> _本文_

=====

それこそ、海外への留学は彼女にとっての挑戦に他なりません。S4として得た自らの居場所から、外界へ向け大空に飛び出すように、彼女の物語は今まさにここから始まっていくのです。そしてそれは今回の話におけるローラとも重ねて語ることの出来るものであったはずです。目標や立場は違いますが、未来を真っ直ぐ見据えるその目はきっと同じように目の前へ広がる夢を視てる。そんな風に思える程に彼女たちの横顔は雄弁で、とても煌びやかに輝いていたように思いますし、特にライブが終わってからの撮影効果、透き通るような画面の質感・夕景はそれをより顕著に表現してくれていました。それにもしかしたら、ローラとの対話シーンでずっとツバサ先輩が上手側に居たのはそういう意味合いも含んでのことだったのかも知れません。もう一つの物語とその主役、それはこれから一歩を踏み出すツバサ先輩のための出航式としても描かれていたのだということ。そしてローラたちから遠ざかるように踵を返し、この舞台 (=現行の物語) から降りる彼女の表情はけれど誰よりも輝きに満ちていて。誰かに目標とされながら歩んできたアイドルの、立ち位置の変化。上手向きになることでツバサ先輩はあの瞬間、また挑戦者になったのだと。

 

そのあとに羽ばたく鳥が一転して下手に向け飛び立っていったのも顕著でした。まるで強いアイドルとしての如月ツバサを象徴するようでしたし、それを飛行機に重ねるようオーバーラップしていくのも本当に素敵でした。それこそ今回の空はいつもより、少し青紫がかった色調のものが多かった印象ですが、もしかするとそれは彼女たち二人への祝福だったのかも知れません。全体的に横の構図が多く、引いたようなレイアウトが活きていたのはきっとそんな彼女たちを見守る目線の象徴。感情的になればグッと寄り、けれどある程度は我慢してナメだったり、ロングで耐える。間も大切にする。そういった全てのフィルムの特性が、交わる幾つかの物語を美しく捉えてくれていたと思います。本当に素敵な映像とエピソードでした。

=====

> _問題_
本文では、今回の空はどのような色調のものが多かったと述べられていますか。

> _表示情報_
=====

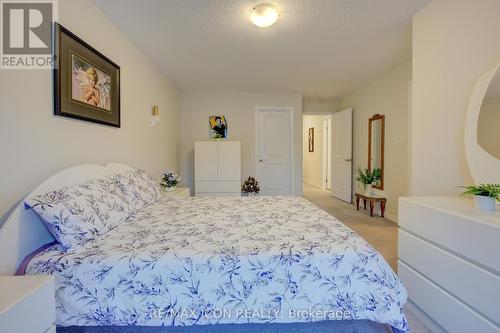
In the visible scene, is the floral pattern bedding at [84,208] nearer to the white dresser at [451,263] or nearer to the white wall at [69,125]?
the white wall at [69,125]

=====

> _正解_
いつもより少し青紫がかった色調のものが多かったと述べられています。